Kurzum: Es ist schon definitiv nicht schlecht wie es ist. Aber man sollte immer auf dem Boden bleiben. Wir/ „Der Westen“ haben den heiligen Gral der Gesellschaftsformen/ Zivilisation nicht gepachtet. Das haben Sie natürlich auch nicht behauptet, aber es klingt in der Debatte, gerade um Islamismus doch schon recht häufig durch.

Dabei geht es mir gerade nicht um das physische Offen. Eine offene Gesellschaft kann per Definitionem keine Feinde haben, i.S. einer speziellen Behandlung. Es gibt natürlich Menschen, die gegen offene Gesellschaften sind. Diese aber auszgrenzen ist eben genau das Gegenteil von Offen. Alles andere ist nur so gering gehaltenes Maß an Intoleranz/ Verschlossenheit wie möglich.
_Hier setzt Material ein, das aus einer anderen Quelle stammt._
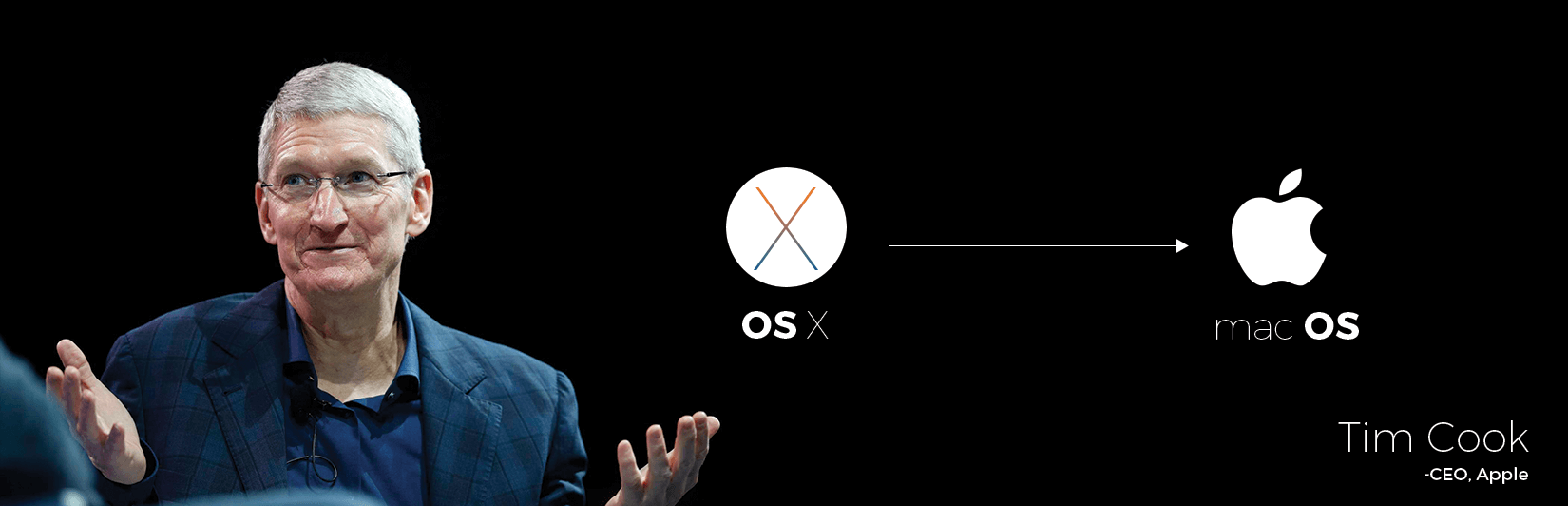 Updates from Apple WWDC 2016 – OS X is now macOS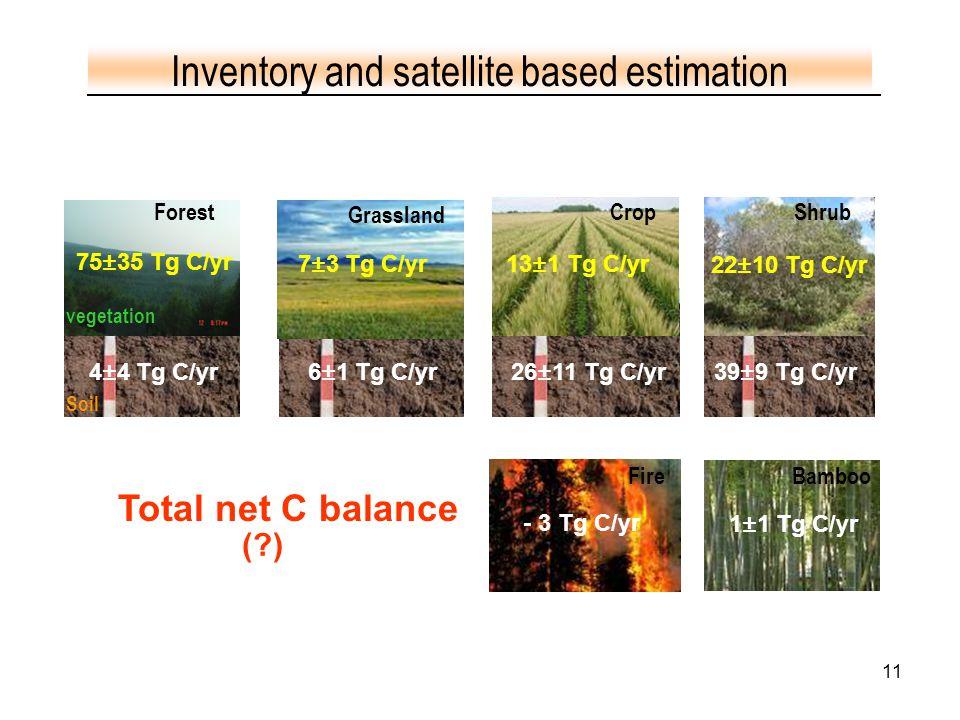 11 6±1 Tg C/yr4±4 Tg C/yr Forest Grassland CropShrub 22±10 Tg C/yr 75±35 Tg C/yr 7±3 Tg C/yr - 3 Tg C/yr Soil Inventory and satellite based estimation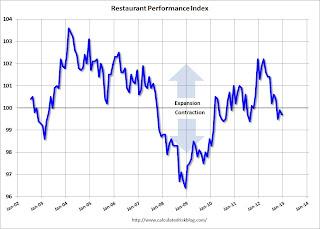 "Restaurant Performance Index: ""Softer Sales, Traffic"" in December"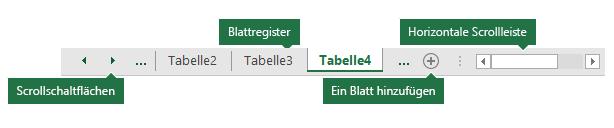 Excel-Tabellen Registerkarten, wie Sie am unteren Rand des Excel-Bereichs angezeigt werden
Etwas sehr zu Befürwortendes im Hinblick auf das Unerreichbare. Aber je mehr man beginnt zu Unterscheiden in staatstragende und staatsgefährdende Gruppen, desto mehr nähert man sich genau der – im Hinblick auf Offenheit und Toleranz – Willkür an, die man woanders so sehr kritisiert.
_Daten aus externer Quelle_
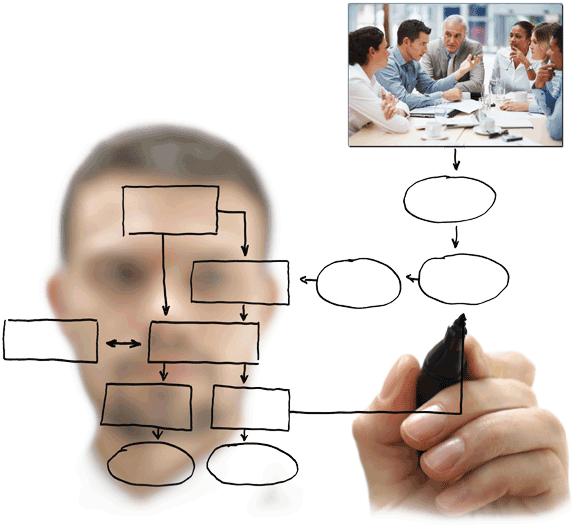 Business-Process-opt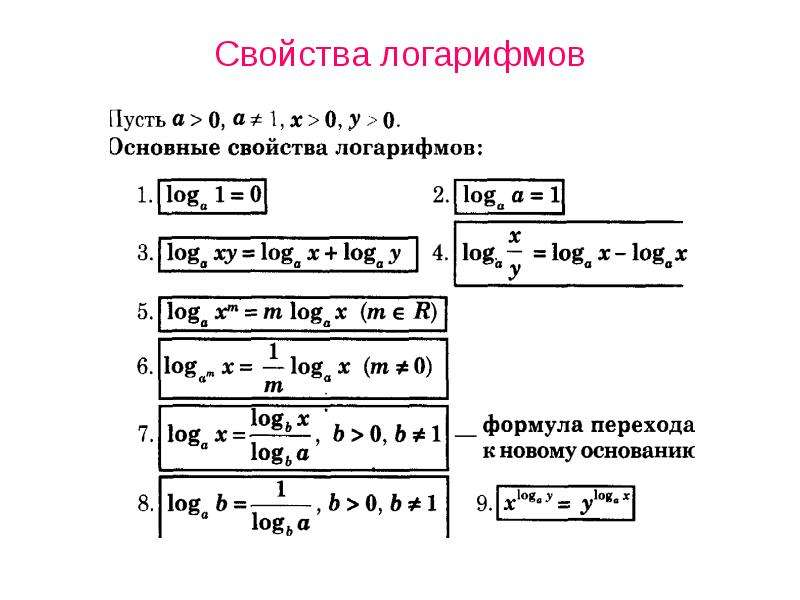 Днем сформулируйте основное логарифмическое свойство пробное занятие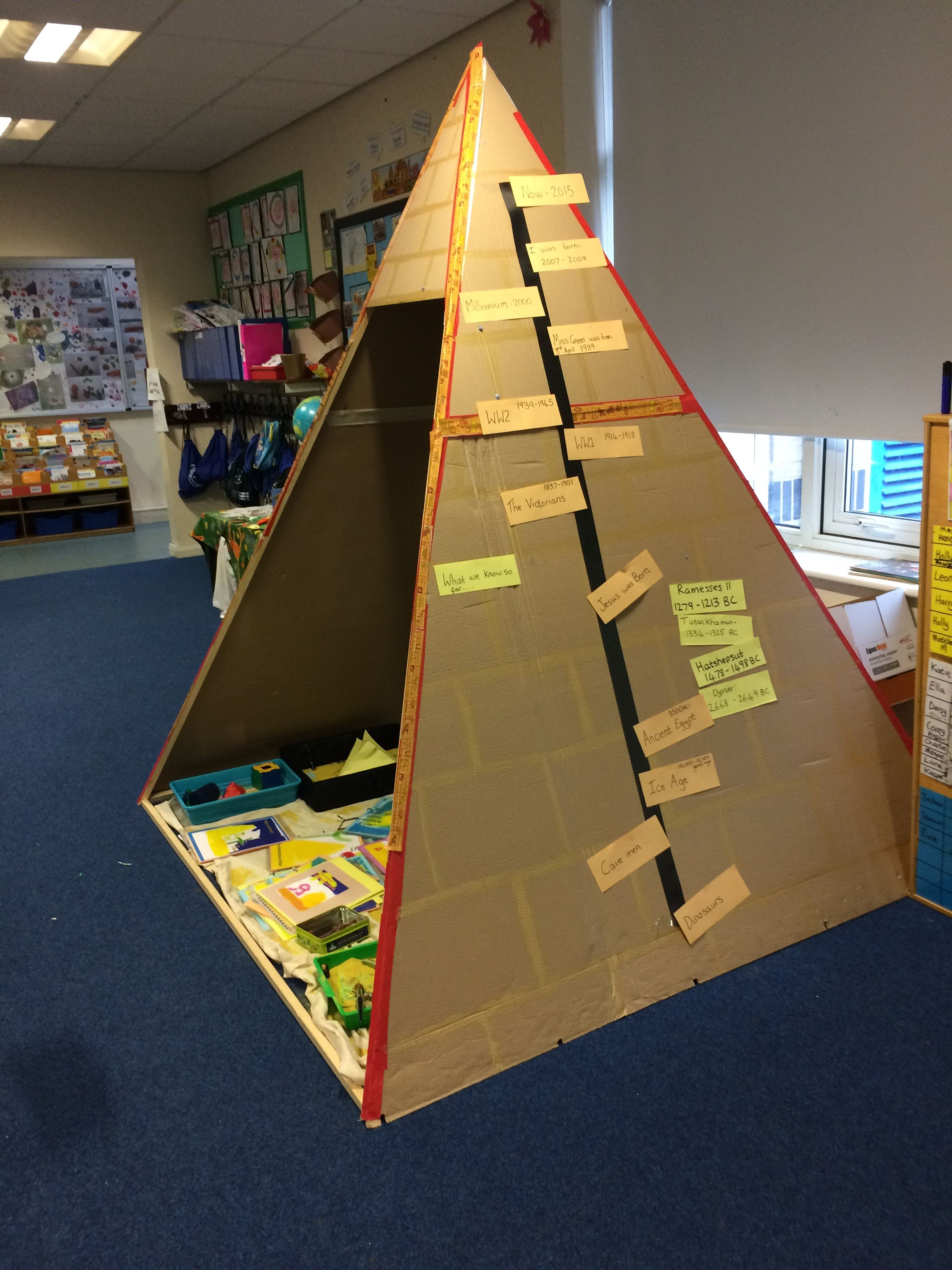 Ks1 Egyptian Pyramid Role Play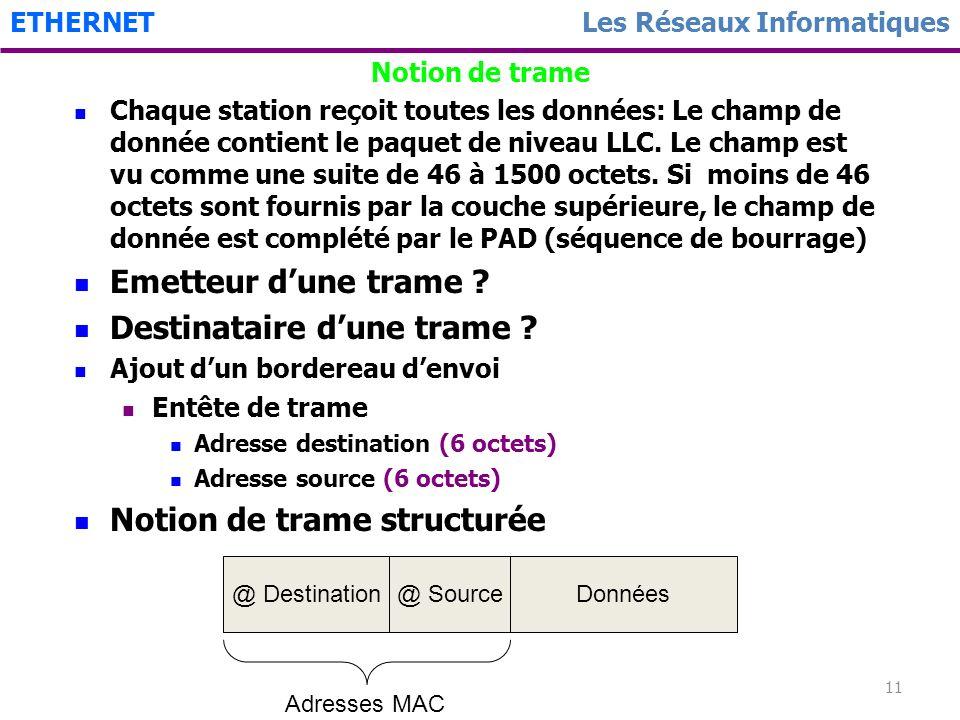 11 Les Réseaux InformatiquesETHERNET Notion de trame Chaque station reçoit toutes les données: Le champ de donnée contient le paquet de niveau LLC.
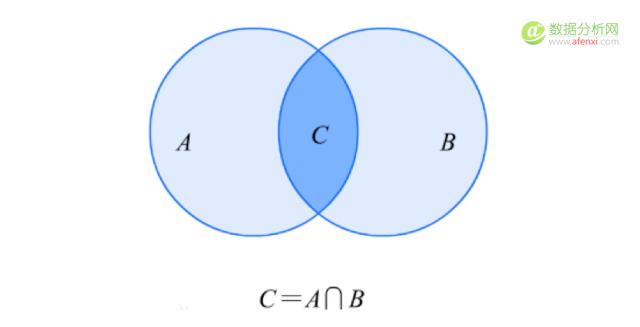 关联规则分析怎么做?你需要知道这3大关键词、4大步骤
Davon sind wir aber natürlich trotz allem noch ziemlich weit entfernt.

Unser System ist m.E. nach auch eben nicht durch äußere Kräfte gefährdet. Hart gesagt: Ein Mensch der sich in Brüssel in die Luft sprengt, gefährdet nicht unsere Grundrechte, unsere Demokratie und unsere Offenheit.

Wir die wir als Reaktion unsere Freiheiten einschränken, nach hunderten von Jahren Kampf und Tod für Religionsfreiheit und kulturelle Akzeptanz, wir die auf einmal der Meinung sind, wir müssten dieser einen Religion vorschreiben wie sie auszuüben ist, wir sind es, die die demokratisch-freiheitliche Grundordnung gefährden, scheinbar sogar die Einzigen, die ihr wirklich gefährlich werden könn(t)en. Der einzige Weg sich gegen uns selbst zu verteidigen, erscheint mir nicht über Segregation zwischen uns und „den“ Anderen zu gelingen.
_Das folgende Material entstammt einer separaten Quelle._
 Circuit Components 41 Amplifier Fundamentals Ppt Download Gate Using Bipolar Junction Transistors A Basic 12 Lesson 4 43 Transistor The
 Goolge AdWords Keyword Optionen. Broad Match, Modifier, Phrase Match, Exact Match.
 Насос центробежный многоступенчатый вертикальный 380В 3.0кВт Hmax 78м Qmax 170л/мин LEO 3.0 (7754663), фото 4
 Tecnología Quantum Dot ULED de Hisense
Wären wir nicht die Gefahr, wäre der islamistisch-fundamentalistische Terror im Grunde auch wirkungslos – sieht man von den absolut bedauernswerten Todesfällen ab. Das mag zynisch klingen, ich möchte hier auch keinesfalls den Tod und das individuelle Leid herunterreden/ diskreditieren, dass die islamistischen Anschläge in Europa erzeugt haben.

Das zeigt sich ja auch vor allem daran, dass die Terrorgefahr in Europa geringer ist als in den vergangenen Jahrzehnten, aber dramatisch höhere Aufmerksamkeit erlangt und Angstdebatten geführt werden. Eben gerade weil es „fremder“ Terror ist – ein weiteres Indiz unser hochgelobten und nicht wirklich vorhanden „Offenheit“.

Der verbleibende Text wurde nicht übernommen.